The latest information Washington law enforcement officers can retrieve from the state’s gun sale database dates to 2014. Since then, gun dealers have sold thousands more handguns.
The Washington Association of Sheriffs and Police Chiefs says more current information is essential. Washington Attorney General Bob Ferguson, in a white paper released Oct. 31, recommended the state ensure information on handgun sales be timely and accurate.
State lawmakers should stop ignoring the problem.
The Legislature has repeatedly balked at appropriating money to eliminate the backlog. But this year, instead of proposing the remedial work be done in-house, the Department of Licensing is asking $382,250 to have a private firm input the data.
The proposal not only represents a savings against the $571,000 DOL says it would take to keep the work in-house, it should also soothe Republicans reluctant to increase state payroll even temporarily.

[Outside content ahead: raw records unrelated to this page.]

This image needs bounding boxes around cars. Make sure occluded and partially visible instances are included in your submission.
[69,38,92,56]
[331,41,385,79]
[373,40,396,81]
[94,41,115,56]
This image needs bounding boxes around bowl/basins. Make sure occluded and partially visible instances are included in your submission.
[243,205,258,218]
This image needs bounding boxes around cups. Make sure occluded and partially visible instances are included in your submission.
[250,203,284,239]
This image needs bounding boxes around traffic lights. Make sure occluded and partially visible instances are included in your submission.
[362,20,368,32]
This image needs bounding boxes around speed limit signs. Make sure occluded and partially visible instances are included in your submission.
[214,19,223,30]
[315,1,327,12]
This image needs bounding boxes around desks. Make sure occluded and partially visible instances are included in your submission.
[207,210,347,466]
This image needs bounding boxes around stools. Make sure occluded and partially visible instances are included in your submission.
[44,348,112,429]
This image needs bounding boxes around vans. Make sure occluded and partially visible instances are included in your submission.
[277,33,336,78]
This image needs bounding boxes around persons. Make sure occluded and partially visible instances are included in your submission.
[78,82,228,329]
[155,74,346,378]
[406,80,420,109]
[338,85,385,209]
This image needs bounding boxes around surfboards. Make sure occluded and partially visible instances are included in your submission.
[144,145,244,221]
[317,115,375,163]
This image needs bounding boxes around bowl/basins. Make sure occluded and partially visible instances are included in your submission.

The private contractor will be required to finish updating the state database by the end of 2017. The backlog stood at 327,000-plus handgun sales in September, but will increase until the contractor finishes the work.
DOL says it will be able to keep up thereafter.

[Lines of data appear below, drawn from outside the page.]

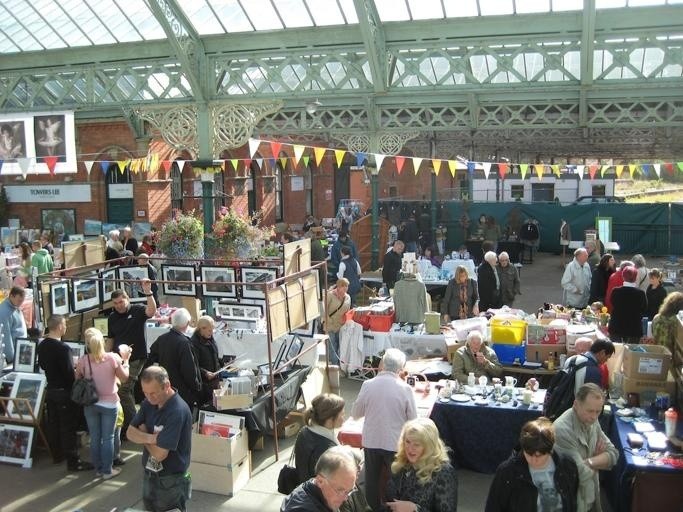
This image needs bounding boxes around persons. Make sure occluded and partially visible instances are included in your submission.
[37,118,64,155]
[0,124,23,159]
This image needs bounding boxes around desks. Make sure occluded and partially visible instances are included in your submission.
[606,399,682,512]
[431,380,546,481]
[333,376,445,458]
[360,272,451,311]
[567,241,621,259]
[465,236,522,270]
[145,322,327,450]
[487,361,561,388]
[342,321,450,381]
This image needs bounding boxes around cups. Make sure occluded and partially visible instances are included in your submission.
[118,344,127,353]
[406,376,414,386]
[628,392,639,407]
[468,371,517,405]
[522,390,532,405]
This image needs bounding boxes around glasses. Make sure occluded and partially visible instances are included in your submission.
[319,475,358,499]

Longer term, the department and Washington gun dealers have to move to a paperless system. Despite the availability of electronic filing, 85 percent of the transactions are submitted on paper.

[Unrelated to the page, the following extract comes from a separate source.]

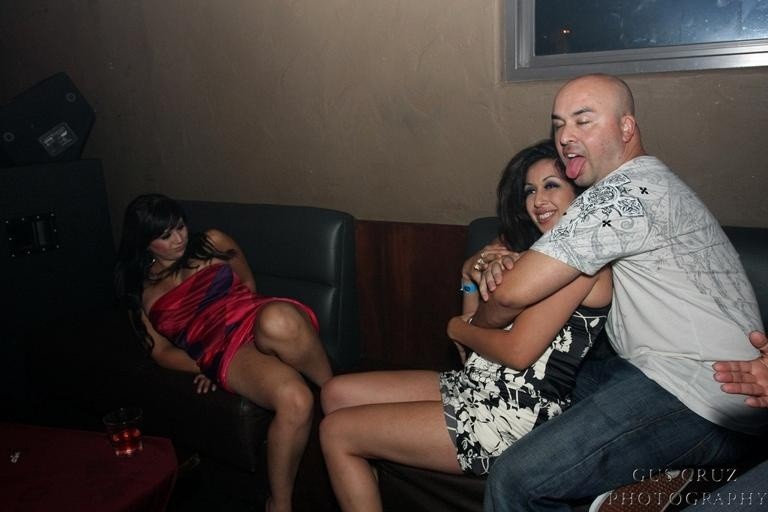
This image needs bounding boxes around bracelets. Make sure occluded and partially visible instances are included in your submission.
[459,280,479,294]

Images taken of the paper forms submitted by dealers cannot be indexed, so they cannot be searched.
Dealers complain electronic filing is unreliable and not user-friendly. Some information, for example, must be entered more than once.
Although the department anticipates installation of an upgraded computer system to eliminate these problems, that solution is likely years away.
In the meantime, legislators tempted to stall on the backlog problem for another year should be looking over their shoulders. Everytown for Gun Safety, the anti-gun group, could see the lack of legislative action as an opportunity to get state voters involved.
The group’s previous proposals – Initiatives 594 in 2014 and 1491 this year – passed overwhelmingly.
Lawmakers could go further than just appropriating money for catch-up data inputs.
The federal government is expanding a program that will allow Native American tribes to use its criminal databases. The state should do likewise, perhaps preventing an incident like the 2014 school shooting in Marysville. A tribal court ruling that the shooter’s father not have guns was never entered into state or federal databases.
Although DOL collects the information, the State Patrol controls access.
And privatization may be a cuss word in Olympia, but someone should ask why a contractor – by the department’s own estimates – can do the data entry at less cost than possible in-house.
No matter whether public or private employees get the job, the backlog must go.